What you should do: Retype everything in the listing from the line containing "From closest to furthest, order the objects" down to the line containing "6.58 metres", both of those lines included, with nothing changed.

╭─ Exercise data

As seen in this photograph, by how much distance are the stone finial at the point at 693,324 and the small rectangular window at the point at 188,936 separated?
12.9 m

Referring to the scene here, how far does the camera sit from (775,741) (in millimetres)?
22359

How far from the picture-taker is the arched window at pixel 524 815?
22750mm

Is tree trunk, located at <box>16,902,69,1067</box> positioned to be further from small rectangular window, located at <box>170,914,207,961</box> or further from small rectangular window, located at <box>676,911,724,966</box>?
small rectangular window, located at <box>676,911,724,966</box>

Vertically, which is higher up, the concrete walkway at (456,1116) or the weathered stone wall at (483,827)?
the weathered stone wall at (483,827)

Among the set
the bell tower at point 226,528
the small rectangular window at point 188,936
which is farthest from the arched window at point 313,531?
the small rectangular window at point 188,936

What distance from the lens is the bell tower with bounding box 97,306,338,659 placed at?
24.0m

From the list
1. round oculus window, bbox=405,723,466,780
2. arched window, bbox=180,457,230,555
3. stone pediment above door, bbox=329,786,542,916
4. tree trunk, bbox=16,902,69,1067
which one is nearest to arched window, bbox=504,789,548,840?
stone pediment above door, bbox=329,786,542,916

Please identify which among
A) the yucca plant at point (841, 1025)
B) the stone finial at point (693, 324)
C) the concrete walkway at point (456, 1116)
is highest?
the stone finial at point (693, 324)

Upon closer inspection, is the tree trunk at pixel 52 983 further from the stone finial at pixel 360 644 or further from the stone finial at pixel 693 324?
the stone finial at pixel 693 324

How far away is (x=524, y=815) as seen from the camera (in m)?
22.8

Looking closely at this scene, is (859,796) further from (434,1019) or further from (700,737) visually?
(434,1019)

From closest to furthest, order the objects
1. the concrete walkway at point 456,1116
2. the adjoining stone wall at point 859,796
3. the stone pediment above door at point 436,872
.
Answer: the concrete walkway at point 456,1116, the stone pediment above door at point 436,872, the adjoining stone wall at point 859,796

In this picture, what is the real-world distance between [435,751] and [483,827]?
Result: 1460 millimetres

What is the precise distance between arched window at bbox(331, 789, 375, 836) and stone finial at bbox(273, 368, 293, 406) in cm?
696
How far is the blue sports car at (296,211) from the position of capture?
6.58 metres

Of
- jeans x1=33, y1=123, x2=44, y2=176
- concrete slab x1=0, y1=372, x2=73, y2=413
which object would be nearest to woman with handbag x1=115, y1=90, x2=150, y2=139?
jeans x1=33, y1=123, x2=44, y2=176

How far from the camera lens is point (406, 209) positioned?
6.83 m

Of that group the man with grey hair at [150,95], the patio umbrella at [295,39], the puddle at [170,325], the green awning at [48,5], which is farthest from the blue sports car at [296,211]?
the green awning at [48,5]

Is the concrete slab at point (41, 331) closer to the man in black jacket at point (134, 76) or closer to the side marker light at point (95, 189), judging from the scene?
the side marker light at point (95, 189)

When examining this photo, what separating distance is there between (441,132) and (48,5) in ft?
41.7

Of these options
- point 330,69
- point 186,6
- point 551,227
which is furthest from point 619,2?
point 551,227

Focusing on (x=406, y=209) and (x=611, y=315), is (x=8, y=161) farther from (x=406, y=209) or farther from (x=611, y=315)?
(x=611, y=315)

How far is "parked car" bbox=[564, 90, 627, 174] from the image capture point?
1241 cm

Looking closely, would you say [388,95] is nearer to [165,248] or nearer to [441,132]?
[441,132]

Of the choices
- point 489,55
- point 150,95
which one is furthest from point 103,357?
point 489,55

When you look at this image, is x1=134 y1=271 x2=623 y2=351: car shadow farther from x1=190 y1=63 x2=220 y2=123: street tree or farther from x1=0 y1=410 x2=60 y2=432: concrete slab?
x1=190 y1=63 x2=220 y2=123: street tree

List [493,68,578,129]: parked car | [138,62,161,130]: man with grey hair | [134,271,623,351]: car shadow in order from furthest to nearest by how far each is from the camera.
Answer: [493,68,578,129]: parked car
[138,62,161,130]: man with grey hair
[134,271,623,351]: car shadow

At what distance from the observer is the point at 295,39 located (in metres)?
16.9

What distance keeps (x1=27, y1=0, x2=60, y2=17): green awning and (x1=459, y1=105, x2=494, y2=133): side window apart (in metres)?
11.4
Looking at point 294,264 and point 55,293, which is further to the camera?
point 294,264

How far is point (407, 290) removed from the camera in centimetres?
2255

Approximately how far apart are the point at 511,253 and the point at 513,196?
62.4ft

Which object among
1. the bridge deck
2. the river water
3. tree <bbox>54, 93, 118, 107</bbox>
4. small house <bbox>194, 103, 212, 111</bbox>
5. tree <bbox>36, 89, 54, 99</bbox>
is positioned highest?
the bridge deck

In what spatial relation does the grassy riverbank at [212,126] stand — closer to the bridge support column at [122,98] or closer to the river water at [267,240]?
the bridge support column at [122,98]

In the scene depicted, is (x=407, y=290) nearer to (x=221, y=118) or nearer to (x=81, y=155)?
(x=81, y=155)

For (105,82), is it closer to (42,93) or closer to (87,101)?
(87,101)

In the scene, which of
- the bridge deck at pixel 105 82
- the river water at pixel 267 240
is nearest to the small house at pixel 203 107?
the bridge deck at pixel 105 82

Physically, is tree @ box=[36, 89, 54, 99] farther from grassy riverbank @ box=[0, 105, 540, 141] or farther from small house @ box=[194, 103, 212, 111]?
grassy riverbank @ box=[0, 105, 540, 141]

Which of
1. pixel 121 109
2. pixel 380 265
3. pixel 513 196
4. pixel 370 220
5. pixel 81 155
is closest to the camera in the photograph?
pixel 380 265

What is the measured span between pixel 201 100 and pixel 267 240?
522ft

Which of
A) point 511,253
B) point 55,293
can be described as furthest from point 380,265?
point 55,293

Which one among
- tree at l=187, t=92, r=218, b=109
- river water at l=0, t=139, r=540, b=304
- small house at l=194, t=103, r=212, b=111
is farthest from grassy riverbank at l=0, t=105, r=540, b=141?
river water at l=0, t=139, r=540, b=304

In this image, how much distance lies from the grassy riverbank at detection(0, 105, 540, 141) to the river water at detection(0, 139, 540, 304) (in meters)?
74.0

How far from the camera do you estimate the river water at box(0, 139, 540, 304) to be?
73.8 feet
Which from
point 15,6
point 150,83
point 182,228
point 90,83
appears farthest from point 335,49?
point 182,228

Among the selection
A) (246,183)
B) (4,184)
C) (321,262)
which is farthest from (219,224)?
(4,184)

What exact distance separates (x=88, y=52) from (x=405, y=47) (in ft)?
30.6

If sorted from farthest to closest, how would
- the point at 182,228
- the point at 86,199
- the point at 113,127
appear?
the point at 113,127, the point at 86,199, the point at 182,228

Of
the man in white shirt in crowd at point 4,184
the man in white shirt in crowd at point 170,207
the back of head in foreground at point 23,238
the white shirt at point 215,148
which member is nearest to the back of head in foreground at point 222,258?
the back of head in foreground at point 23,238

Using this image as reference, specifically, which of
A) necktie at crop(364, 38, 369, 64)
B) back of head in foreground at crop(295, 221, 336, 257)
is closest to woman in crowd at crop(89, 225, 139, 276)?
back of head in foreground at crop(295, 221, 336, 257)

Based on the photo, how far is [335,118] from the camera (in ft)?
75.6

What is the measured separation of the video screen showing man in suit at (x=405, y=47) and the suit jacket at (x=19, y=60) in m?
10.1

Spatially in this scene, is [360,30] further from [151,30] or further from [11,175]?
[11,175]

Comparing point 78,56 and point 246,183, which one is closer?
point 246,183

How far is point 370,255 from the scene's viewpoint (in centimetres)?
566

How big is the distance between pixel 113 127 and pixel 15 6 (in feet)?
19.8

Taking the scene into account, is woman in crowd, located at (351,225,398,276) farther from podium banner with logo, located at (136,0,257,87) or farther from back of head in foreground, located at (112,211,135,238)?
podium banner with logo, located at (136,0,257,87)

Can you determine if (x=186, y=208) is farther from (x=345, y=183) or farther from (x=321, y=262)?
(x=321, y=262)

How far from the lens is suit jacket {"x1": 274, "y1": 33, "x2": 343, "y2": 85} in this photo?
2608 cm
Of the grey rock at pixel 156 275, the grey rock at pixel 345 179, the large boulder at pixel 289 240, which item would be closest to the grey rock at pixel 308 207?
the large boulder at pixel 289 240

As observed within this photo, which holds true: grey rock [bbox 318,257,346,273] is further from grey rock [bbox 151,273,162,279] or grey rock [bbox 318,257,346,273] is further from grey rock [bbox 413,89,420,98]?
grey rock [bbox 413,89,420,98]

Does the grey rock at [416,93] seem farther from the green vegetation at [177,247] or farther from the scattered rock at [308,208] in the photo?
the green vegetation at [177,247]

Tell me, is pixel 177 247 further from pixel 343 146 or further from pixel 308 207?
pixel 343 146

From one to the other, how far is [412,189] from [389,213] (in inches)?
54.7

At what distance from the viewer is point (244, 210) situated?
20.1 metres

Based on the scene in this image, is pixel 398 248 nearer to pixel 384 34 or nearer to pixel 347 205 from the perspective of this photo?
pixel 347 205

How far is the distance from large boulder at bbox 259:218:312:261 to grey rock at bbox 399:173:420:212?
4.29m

╰─

Output for this exercise:
From closest to furthest, order the objects
1. the concrete walkway at point 456,1116
2. the adjoining stone wall at point 859,796
3. the stone pediment above door at point 436,872
.
Answer: the concrete walkway at point 456,1116, the stone pediment above door at point 436,872, the adjoining stone wall at point 859,796

In this picture, what is the real-world distance between [435,751] and [483,827]?
Result: 1460 millimetres

What is the precise distance between arched window at bbox(331, 789, 375, 836) and stone finial at bbox(273, 368, 293, 406) in cm?
696
How far is the blue sports car at (296,211) from the position of capture?
6.58 metres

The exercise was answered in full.